Material supplied:

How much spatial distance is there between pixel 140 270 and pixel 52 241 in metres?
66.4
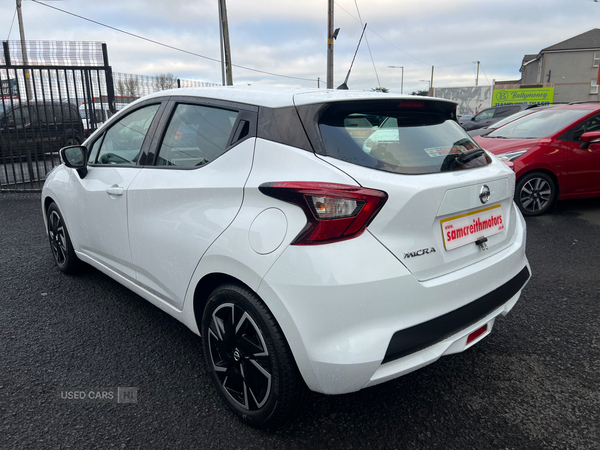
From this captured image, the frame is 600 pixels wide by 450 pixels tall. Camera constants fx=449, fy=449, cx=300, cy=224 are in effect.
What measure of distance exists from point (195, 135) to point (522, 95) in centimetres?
3683

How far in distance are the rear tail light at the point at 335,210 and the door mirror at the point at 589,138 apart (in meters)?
5.64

What is needed:
Format the records above as a Markdown table with the columns Row and Line. Give each line its own numbered row, skip blank lines, and leave the pictures out.

Solution:
| Row | Line |
|---|---|
| 1 | How much spatial distance is there between pixel 140 270 and pixel 52 241 in metres? |
| 2 | 66.4 |
| 3 | From this captured image, the frame is 600 pixels wide by 450 pixels tall. Camera constants fx=449, fy=449, cx=300, cy=224 are in effect. |
| 4 | What measure of distance exists from point (195, 135) to point (522, 95) in centimetres? |
| 5 | 3683 |
| 6 | How far in distance are the rear tail light at the point at 335,210 and the door mirror at the point at 589,138 apart (in meters)? |
| 7 | 5.64 |